Puis la commission a procédé à l'examen du rapport de M. Jean-Pierre Godefroy sur la proposition de loi n° 364 (2005-2006), présentée par lui-même et plusieurs de ses collègues, visant à organiser le recours aux stages.
a tout d'abord indiqué que la proposition de loi a été déposée sur le bureau du Sénat dès le mois de juin 2006. La décision prise par la conférence des Présidents de donner désormais aux groupes politiques le droit de demander l'inscription d'un texte à l'ordre du jour de la séance mensuelle réservée rend maintenant possible son examen en séance. Le sujet des stages est une préoccupation partagée par les responsables politiques, quel que soit leur groupe d'appartenance. Ainsi, deux propositions de loi ont été déposées à l'Assemblée nationale sur le même thème, la première par Mme Valérie Pécresse et plusieurs de ses collègues du groupe UMP, la seconde par M. Alain Bocquet et les membres du groupe communiste républicain et citoyen.
● ● ● ● ●
== VOTRE TÂCHE ==
Reprenez le compte rendu sur la proposition de loi relative aux stages à partir de sa dernière phrase. La liste qui suit provient d'une autre source.

== DONNÉES FOURNIES ==
● ● ● ● ●
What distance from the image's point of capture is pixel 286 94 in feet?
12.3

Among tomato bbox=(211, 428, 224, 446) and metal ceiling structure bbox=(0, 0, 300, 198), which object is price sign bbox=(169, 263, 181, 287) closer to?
● ● ● ● ●
== RÉPONSE ATTENDUE ==
La proposition de loi qu'il a lui même déposée a été élaborée dans le contexte du mouvement de revendication suscité par le collectif « Génération précaire ». Elle vise à mieux encadrer le recours aux stages étudiants et à apporter davantage de garanties aux stagiaires. Divers exemples révèlent, en effet, l'existence de dérives : les stages sont parfois détournés de leur vocation pédagogique pour devenir une source de main-d'oeuvre à moindre coût ; certaines entreprises fonctionnent en ayant recours en permanence à des stagiaires qui occupent de véritables postes de travail, très faiblement rémunérés ; de jeunes diplômés s'inscrivent parfois à l'université uniquement pour pouvoir conclure une convention de stage, alors qu'ils disposent de la qualification requise pour pouvoir assurer les fonctions auxquelles ils postulent ; les stages sont parfois utilisés comme outil de prérecrutement et doivent être assimilés alors à une période d'essai prolongée.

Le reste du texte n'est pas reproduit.